La Russie s’est félicitée mercredi d’avoir enregistré une demande quatre fois supérieure à l’offre pour son premier emprunt en dollars depuis l’introduction de sanctions occidentales, même si certains analystes doutent du réel succès de cette opération après la mise en garde des États-Unis. « L’émission a été un succès, le montant des propositions a nettement dépassé la somme que nous souhaitions emprunter », a déclaré le ministre des Finances Anton Silouanov, cité par les agences russes.
Selon le résultat de cette première émission de dette publique sur les marchés internationaux depuis septembre 2013, l’Etat russe a levé 1,75 milliard de dollars en titres sur dix ans à un taux de 4,75%, soit un peu plus de la moitié des 3 milliards de dollars permis par le budget pour cette année.
Sur cette somme, les investisseurs étrangers représentent environ 1,2 milliard de dollars et les banques russes 550 millions, mais le total des offres reçues par le ministère représentait sept milliards de dollars, soit quatre fois plus que le montant retenu, a précisé M. Silouanov.
Selon lui, cette somme est « suffisante » à l’heure actuelle, car si le budget souffre de la crise et de la chute des revenus pétroliers, « il n’y a pas de besoin particulier de devises étrangères ». « Nous voulions simplement faire acte de présence sur le marché pour que les investisseurs ne nous oublient pas », a-t-il expliqué.
Le ministre s’était félicité dès mardi soir du résultat de cette opération test, qui « malgré la pression exercée en coulisse sur certains participants des marchés financiers internationaux, (…) a démontré le fort niveau de confiance envers la Russie comme emprunteur ».
Les sources bancaires interrogées par les médias avaient rapporté que les investisseurs étrangers étaient restés à l’écart de l’opération pendant les premières heures, forçant les autorités russes à la prolonger d’une journée pour les convaincre.
Cette levée obligataire se déroule alors que l’économie russe reste visée par des sanctions occidentales liées à la crise ukrainienne.
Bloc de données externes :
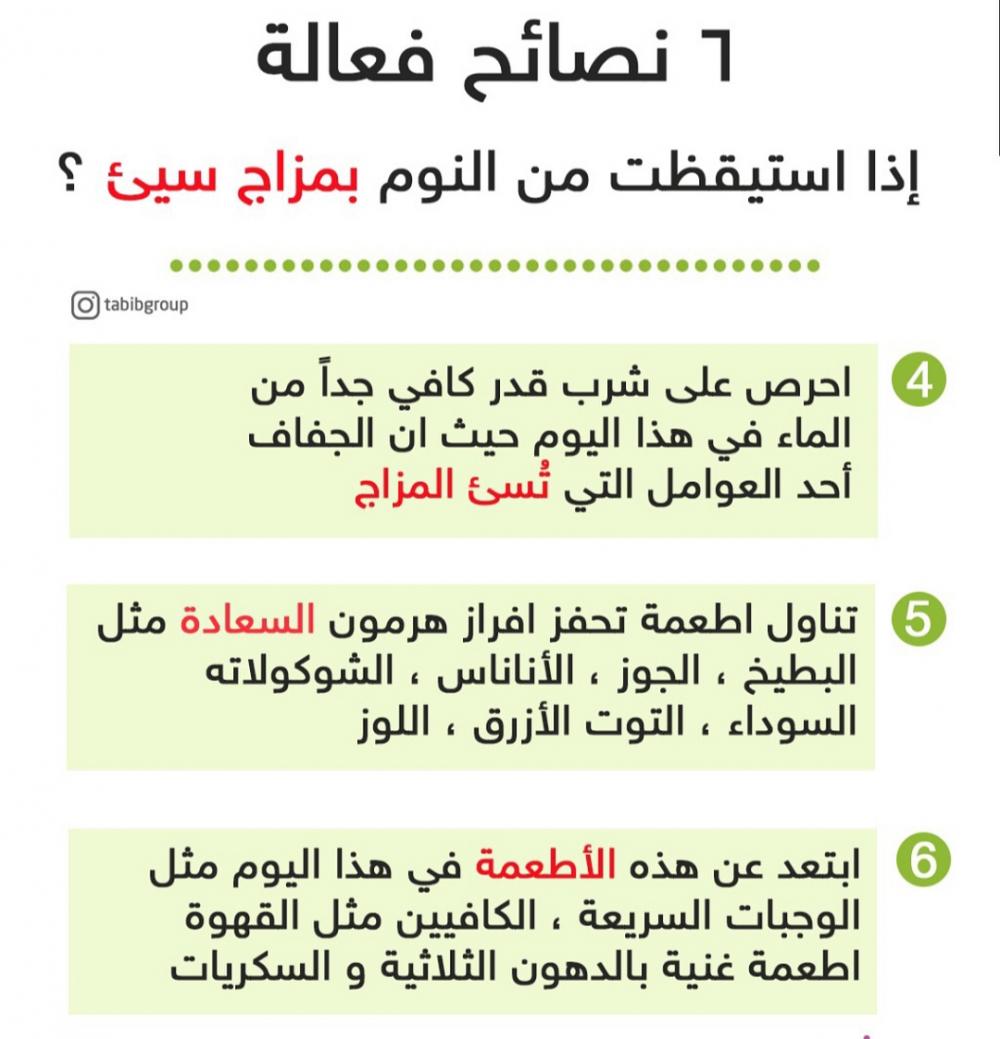 ٦ نصائح فعالة

إذا استيقظت من النوم بمزاج سيئ ؟

tabibgroup

4 احرص على شرب قدر كافي جداً من الماء في هذا اليوم حيث ان الجفاف أحد العوامل التي تُسئ المزاج

5 تناول اطعمة تحفز افراز هرمون السعادة مثل البطيخ ، الجوز ، الأناناس ، الشوكولاته السوداء ، التوت الأزرق ، اللوز

6 ابتعد عن هذه الأطعمة في هذا اليوم مثل الوجبات السريعة ، الكافيين مثل القهوة اطعمة غنية بالدهون الثلاثية و السكريات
Ce régime pousse les investisseurs à la méfiance vis-à-vis des entreprises russes même non sanctionnées, de peur qu’indirectement les fonds ne finissent dans des secteurs ou entités sur liste noire américaine ou européenne.
Les banques occidentales sollicitées avaient refusé d’organiser l’opération, finalement confiée à l’établissement russe VTB Capital.
Les États-Unis avaient déconseillé aux firmes américaines de participer, le porte-parole du département d’État Mark Toner soulignant encore mardi les « risques, à la fois économiques et en termes de réputation ».
Silouanov a dénoncé « une pression sans précédent » exercée par « l’administration américaine » sur la chambre de compensation Euroclear, qui n’a pas participé à l’opération.
Malgré la forte demande apparente, certains économistes se montraient circonspects face au résultat, relevant que le montant levé (1,75 milliard de dollars) était inférieur au total permis par le budget (3 milliards).
Pour Natalia Orlova, économiste à Alfa Bank, cela « suggère qu’un placement plus important aurait été plus coûteux ». « La deuxième et principale source d’inquiétude, c’est la qualité des investisseurs », a-t-elle ajouté.
Une source de marché anonyme interrogée par le journal Vedomosti estime ainsi que la longue durée de la prise en compte des offres des investisseurs a pu permettre à des participants russes de transférer leurs fonds hors de Russie, pour apparaître formellement étrangers.
Une source bancaire interrogée par le même quotidien estime que la demande a pu être « gonflée », certains investisseurs proposant plus que désiré pour faire jouer la concurrence et obtenir de meilleures conditions avant de réduire leur offre.